◆ Written problem
Quote exactly the lines from the one with "Across all of" to the end of the data, both included; omit the pictures.

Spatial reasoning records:
....

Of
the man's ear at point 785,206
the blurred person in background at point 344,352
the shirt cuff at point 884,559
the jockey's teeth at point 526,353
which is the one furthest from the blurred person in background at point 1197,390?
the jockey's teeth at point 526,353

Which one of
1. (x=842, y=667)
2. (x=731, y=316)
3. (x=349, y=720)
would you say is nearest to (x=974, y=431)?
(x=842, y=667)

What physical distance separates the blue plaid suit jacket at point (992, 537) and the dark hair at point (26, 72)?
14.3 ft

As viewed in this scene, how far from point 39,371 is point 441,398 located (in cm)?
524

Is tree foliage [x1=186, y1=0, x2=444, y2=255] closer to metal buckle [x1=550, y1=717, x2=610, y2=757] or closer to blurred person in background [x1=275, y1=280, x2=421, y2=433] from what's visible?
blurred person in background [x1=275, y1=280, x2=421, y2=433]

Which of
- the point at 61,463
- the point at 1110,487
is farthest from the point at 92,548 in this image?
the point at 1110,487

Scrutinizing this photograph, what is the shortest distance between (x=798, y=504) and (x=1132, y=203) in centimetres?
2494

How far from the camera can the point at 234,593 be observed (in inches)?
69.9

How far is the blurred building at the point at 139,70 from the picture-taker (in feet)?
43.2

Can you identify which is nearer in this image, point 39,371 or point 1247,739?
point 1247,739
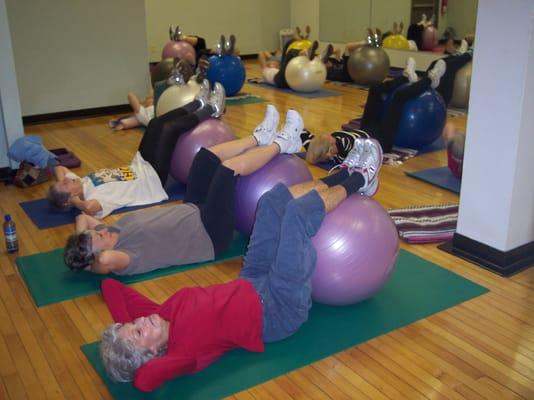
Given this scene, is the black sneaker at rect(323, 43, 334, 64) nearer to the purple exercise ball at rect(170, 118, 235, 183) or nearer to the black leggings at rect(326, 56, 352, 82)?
the black leggings at rect(326, 56, 352, 82)

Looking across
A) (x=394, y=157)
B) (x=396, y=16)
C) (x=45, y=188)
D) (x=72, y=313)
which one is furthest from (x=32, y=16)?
(x=396, y=16)

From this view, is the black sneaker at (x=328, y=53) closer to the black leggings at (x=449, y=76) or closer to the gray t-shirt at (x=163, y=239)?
the black leggings at (x=449, y=76)

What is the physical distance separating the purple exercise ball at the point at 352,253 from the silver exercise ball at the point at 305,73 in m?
5.12

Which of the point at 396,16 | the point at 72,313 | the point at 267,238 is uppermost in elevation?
the point at 396,16

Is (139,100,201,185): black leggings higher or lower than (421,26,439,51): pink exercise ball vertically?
lower

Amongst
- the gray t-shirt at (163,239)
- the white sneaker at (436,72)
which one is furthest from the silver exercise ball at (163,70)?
the gray t-shirt at (163,239)

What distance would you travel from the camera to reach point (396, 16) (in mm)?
9359

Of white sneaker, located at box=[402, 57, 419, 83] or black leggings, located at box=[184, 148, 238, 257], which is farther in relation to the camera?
white sneaker, located at box=[402, 57, 419, 83]

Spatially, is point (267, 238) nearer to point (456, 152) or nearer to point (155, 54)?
point (456, 152)

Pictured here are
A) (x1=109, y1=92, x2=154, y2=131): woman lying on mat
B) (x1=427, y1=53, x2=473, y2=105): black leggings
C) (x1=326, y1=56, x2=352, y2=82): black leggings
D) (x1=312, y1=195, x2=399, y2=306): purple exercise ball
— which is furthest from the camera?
(x1=326, y1=56, x2=352, y2=82): black leggings

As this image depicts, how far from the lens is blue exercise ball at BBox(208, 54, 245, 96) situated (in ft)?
24.1

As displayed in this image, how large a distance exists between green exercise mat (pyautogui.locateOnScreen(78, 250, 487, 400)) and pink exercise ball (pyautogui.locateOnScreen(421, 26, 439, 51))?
21.4 ft

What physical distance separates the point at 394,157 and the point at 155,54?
6604 millimetres

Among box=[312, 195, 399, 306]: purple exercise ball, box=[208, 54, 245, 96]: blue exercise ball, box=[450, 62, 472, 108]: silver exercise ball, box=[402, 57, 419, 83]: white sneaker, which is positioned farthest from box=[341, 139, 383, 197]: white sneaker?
box=[208, 54, 245, 96]: blue exercise ball
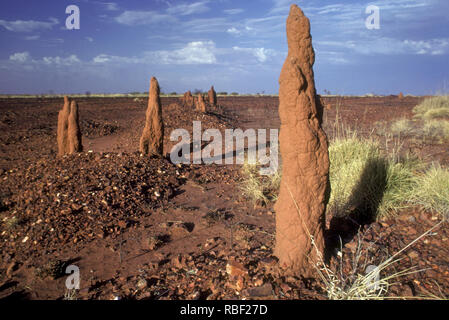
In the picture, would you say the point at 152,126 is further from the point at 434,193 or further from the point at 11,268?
the point at 434,193

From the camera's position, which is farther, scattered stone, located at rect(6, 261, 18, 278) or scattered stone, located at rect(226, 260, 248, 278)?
scattered stone, located at rect(6, 261, 18, 278)

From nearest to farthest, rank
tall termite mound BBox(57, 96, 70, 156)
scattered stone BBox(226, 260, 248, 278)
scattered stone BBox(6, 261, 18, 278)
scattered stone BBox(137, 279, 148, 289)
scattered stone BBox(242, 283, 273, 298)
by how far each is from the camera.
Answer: scattered stone BBox(242, 283, 273, 298) < scattered stone BBox(226, 260, 248, 278) < scattered stone BBox(137, 279, 148, 289) < scattered stone BBox(6, 261, 18, 278) < tall termite mound BBox(57, 96, 70, 156)

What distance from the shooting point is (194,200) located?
20.0 feet

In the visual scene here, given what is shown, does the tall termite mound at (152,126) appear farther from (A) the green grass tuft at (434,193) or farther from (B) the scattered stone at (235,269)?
(A) the green grass tuft at (434,193)

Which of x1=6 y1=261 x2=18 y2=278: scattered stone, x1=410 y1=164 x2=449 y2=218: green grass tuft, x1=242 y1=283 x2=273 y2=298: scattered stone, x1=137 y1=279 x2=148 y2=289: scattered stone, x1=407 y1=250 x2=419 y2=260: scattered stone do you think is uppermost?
x1=410 y1=164 x2=449 y2=218: green grass tuft

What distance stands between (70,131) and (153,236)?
5.16m

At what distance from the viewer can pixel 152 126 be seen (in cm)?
817

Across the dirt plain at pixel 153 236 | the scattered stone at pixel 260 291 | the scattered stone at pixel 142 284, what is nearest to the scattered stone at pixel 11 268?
the dirt plain at pixel 153 236

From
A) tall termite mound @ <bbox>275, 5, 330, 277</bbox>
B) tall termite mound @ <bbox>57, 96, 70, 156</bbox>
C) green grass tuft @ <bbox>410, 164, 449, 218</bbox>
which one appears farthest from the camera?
tall termite mound @ <bbox>57, 96, 70, 156</bbox>

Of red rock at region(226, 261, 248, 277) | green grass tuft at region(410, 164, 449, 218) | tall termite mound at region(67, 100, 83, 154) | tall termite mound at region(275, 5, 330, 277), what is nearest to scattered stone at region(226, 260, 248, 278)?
red rock at region(226, 261, 248, 277)

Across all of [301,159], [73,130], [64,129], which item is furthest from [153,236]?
[64,129]

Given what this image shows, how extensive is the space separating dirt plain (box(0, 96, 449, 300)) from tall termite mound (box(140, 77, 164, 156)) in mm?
579

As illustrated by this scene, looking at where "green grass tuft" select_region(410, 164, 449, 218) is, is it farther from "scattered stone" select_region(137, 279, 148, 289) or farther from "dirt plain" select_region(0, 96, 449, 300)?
"scattered stone" select_region(137, 279, 148, 289)

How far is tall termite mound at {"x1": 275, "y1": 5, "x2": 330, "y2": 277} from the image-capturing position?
2998mm
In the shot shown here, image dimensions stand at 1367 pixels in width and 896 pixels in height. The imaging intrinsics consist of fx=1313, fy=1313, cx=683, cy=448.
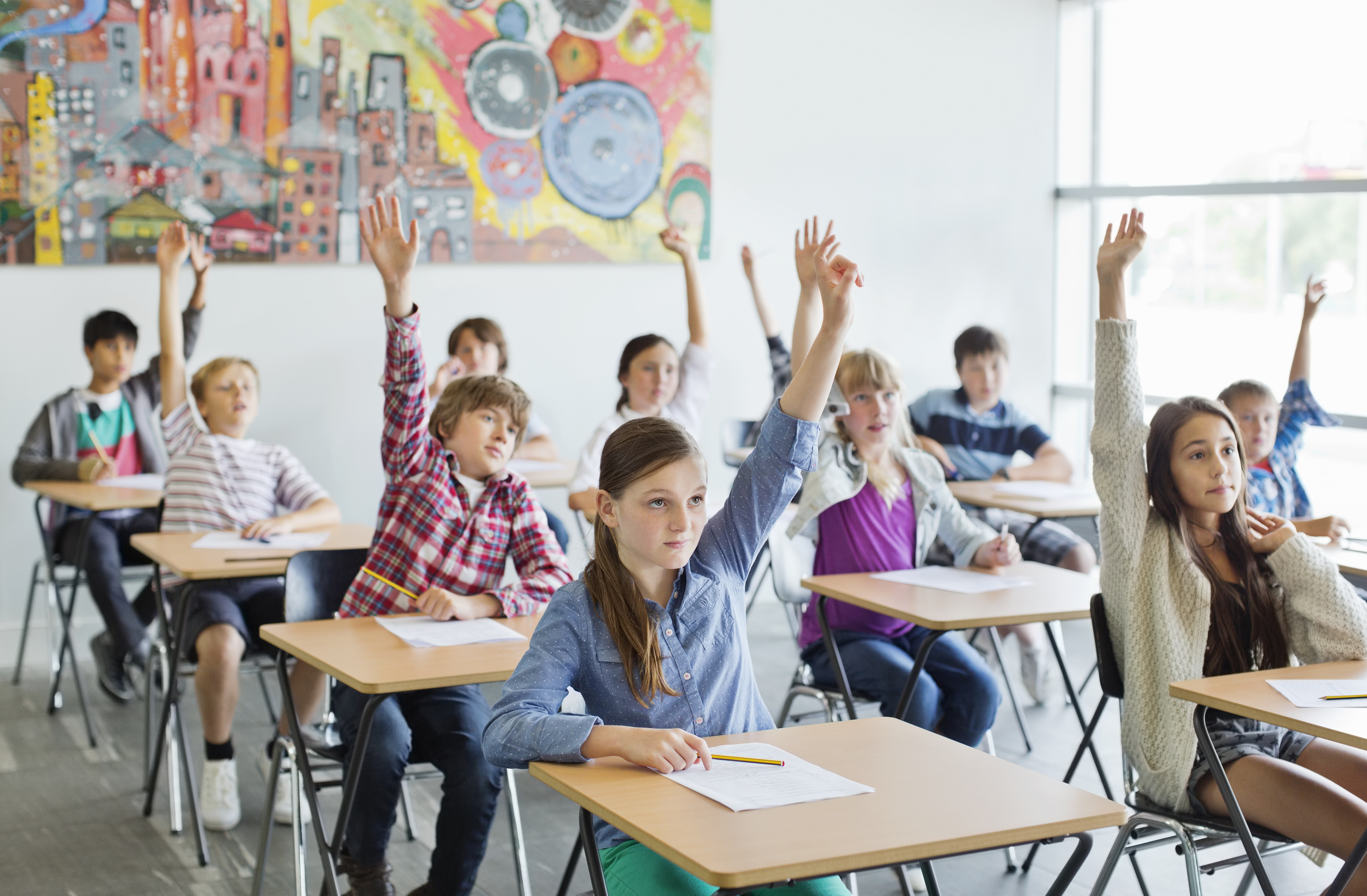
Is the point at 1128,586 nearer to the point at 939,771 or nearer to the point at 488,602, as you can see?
the point at 939,771

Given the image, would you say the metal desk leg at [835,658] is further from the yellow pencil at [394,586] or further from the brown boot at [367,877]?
the brown boot at [367,877]

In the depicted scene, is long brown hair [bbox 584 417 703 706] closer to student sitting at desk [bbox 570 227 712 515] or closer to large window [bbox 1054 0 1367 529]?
student sitting at desk [bbox 570 227 712 515]

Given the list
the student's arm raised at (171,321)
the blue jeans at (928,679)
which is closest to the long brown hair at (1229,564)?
the blue jeans at (928,679)

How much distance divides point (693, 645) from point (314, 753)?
38.4 inches

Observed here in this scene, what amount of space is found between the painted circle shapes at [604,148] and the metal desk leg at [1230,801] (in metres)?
4.02

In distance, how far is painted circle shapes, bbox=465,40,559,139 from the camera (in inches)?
212

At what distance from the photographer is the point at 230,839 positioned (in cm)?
320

....

◆ Result below
Across all of [301,159], [73,130], [64,129], which item is furthest from [153,236]?
[64,129]

Given what this image shows, how extensive is the space separating dirt plain (box(0, 96, 449, 300)) from tall termite mound (box(140, 77, 164, 156)) in mm?
579

As illustrated by this scene, looking at where "green grass tuft" select_region(410, 164, 449, 218) is, is it farther from "scattered stone" select_region(137, 279, 148, 289) or farther from "dirt plain" select_region(0, 96, 449, 300)?
"scattered stone" select_region(137, 279, 148, 289)

How far is tall termite mound at {"x1": 275, "y1": 5, "x2": 330, "y2": 277} from the image-capturing position?
2998mm
In the shot shown here, image dimensions stand at 1367 pixels in width and 896 pixels in height. The imaging intrinsics consist of fx=1313, fy=1313, cx=683, cy=448.
Is the point at 1128,586 nearer to the point at 939,771 or nearer to the point at 488,602, as you can see?
the point at 939,771

Given the image, would you say the metal desk leg at [835,658] is further from the yellow pencil at [394,586] or further from the brown boot at [367,877]?
the brown boot at [367,877]

In the depicted scene, is long brown hair [bbox 584 417 703 706] closer to student sitting at desk [bbox 570 227 712 515] or closer to large window [bbox 1054 0 1367 529]?
student sitting at desk [bbox 570 227 712 515]

Given the list
the student's arm raised at (171,321)
the blue jeans at (928,679)
which is closest to the long brown hair at (1229,564)?
the blue jeans at (928,679)

How much distance divides point (693, 645) from point (314, 753)?
38.4 inches

Observed here in this scene, what amount of space is found between the painted circle shapes at [604,148] and the metal desk leg at [1230,801] (in metres)?
4.02

In distance, how far is painted circle shapes, bbox=465,40,559,139 from the camera (in inches)?
212

At what distance from the photographer is the point at 230,839 positioned (in cm)?
320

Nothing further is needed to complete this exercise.